■ **Data shown**:
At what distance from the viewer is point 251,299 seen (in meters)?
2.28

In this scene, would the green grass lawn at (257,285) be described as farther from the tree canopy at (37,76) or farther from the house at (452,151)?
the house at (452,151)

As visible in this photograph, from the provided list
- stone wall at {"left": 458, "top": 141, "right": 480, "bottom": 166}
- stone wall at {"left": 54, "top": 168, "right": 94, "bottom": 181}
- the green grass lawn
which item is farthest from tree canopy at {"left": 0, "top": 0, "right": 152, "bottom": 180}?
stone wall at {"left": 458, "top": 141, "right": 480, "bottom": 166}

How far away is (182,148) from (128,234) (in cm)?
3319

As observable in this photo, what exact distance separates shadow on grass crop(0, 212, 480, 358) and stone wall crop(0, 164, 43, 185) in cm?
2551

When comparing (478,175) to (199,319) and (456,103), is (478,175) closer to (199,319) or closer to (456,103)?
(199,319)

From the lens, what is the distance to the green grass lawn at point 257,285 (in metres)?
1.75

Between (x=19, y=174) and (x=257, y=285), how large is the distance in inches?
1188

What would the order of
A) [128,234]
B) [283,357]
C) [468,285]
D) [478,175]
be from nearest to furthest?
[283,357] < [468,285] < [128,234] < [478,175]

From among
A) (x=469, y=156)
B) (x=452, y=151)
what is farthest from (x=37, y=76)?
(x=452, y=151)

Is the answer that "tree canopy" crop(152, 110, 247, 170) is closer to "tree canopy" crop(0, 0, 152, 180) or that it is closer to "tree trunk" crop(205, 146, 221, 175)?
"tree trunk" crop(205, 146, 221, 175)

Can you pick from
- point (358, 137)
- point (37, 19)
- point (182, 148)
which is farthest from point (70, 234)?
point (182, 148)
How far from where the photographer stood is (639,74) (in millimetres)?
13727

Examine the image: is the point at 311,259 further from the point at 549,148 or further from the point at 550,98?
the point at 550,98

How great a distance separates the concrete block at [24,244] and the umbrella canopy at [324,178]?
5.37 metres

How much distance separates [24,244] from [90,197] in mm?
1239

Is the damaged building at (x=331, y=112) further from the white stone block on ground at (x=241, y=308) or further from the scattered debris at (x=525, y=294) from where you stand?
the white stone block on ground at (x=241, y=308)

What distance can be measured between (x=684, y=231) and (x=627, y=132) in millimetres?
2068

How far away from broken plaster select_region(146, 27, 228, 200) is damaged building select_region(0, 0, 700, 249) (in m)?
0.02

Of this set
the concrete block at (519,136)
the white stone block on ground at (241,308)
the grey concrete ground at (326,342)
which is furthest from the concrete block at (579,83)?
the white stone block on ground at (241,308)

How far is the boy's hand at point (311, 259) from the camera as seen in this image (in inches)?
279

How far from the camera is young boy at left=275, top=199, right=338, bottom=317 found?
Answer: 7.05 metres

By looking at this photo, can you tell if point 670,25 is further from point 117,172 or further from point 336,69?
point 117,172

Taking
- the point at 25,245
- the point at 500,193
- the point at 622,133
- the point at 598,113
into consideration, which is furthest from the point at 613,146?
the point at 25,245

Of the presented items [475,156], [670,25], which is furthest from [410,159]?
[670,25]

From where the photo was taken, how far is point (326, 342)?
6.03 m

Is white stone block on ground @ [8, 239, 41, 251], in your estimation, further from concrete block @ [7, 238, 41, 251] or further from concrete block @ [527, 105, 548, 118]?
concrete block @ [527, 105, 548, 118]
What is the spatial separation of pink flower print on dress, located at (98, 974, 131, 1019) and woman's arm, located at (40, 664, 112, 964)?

■ **Task prompt**: Set down all of the data above again, word for word and line for line, with nothing added or left out.

■ **Solution to this exercise**:
At what distance from the viewer is point 251,299 seen (in meters)?
2.28

In this scene, would the green grass lawn at (257,285) be described as farther from the tree canopy at (37,76) or farther from the house at (452,151)?
the house at (452,151)

As visible in this photograph, from the provided list
- stone wall at {"left": 458, "top": 141, "right": 480, "bottom": 166}
- stone wall at {"left": 54, "top": 168, "right": 94, "bottom": 181}
- the green grass lawn
which item is farthest from tree canopy at {"left": 0, "top": 0, "right": 152, "bottom": 180}?
stone wall at {"left": 458, "top": 141, "right": 480, "bottom": 166}

How far away is (182,148) from (128,234) (in cm)?
3319

As observable in this photo, what exact distance separates shadow on grass crop(0, 212, 480, 358) and stone wall crop(0, 164, 43, 185) in cm?
2551

When comparing (478,175) to (199,319) and (456,103), is (478,175) closer to (199,319) or closer to (456,103)?
(199,319)

From the lens, what is the distance to the green grass lawn at point 257,285 (in metres)?
1.75

Between (x=19, y=174) and (x=257, y=285), how large is the distance in inches?
1188

What would the order of
A) [128,234]
B) [283,357]
C) [468,285]
D) [478,175]
be from nearest to furthest?
[283,357] < [468,285] < [128,234] < [478,175]

From among
A) (x=469, y=156)
B) (x=452, y=151)
what is farthest from (x=37, y=76)?
(x=452, y=151)

Is the answer that "tree canopy" crop(152, 110, 247, 170) is closer to "tree canopy" crop(0, 0, 152, 180) or that it is closer to "tree trunk" crop(205, 146, 221, 175)?
"tree trunk" crop(205, 146, 221, 175)

Can you pick from
- point (358, 137)
- point (37, 19)
- point (182, 148)
which is farthest from point (70, 234)?
point (182, 148)
How far from where the photographer stood is (639,74) (in millimetres)?
13727

Examine the image: is the point at 311,259 further from the point at 549,148 or further from the point at 550,98?
the point at 550,98

How great a distance separates the concrete block at [24,244] and the umbrella canopy at [324,178]?
5.37 metres

How much distance separates [24,244] from [90,197] in mm?
1239

Is the damaged building at (x=331, y=112) further from the white stone block on ground at (x=241, y=308) or further from the scattered debris at (x=525, y=294) from where you stand?
the white stone block on ground at (x=241, y=308)

What distance can be measured between (x=684, y=231) and (x=627, y=132) in millimetres?
2068

How far away from broken plaster select_region(146, 27, 228, 200) is damaged building select_region(0, 0, 700, 249) (in m)?
0.02

Of this set
the concrete block at (519,136)
the white stone block on ground at (241,308)
the grey concrete ground at (326,342)
which is furthest from the concrete block at (579,83)?
the white stone block on ground at (241,308)

How far is the boy's hand at point (311, 259) from the camera as seen in this image (in inches)?
279

How far from the camera is young boy at left=275, top=199, right=338, bottom=317 found?
Answer: 7.05 metres

By looking at this photo, can you tell if point 670,25 is further from point 117,172 or further from point 336,69?
point 117,172

Taking
- the point at 25,245
- the point at 500,193
- the point at 622,133
- the point at 598,113
into consideration, which is furthest from the point at 613,146?
the point at 25,245

Of the presented items [475,156], [670,25], which is furthest from [410,159]?
[670,25]

From where the photo was taken, how far is point (326, 342)?
6.03 m

Is white stone block on ground @ [8, 239, 41, 251], in your estimation, further from concrete block @ [7, 238, 41, 251] or further from concrete block @ [527, 105, 548, 118]?
concrete block @ [527, 105, 548, 118]
What is the spatial separation of pink flower print on dress, located at (98, 974, 131, 1019) and woman's arm, located at (40, 664, 112, 964)?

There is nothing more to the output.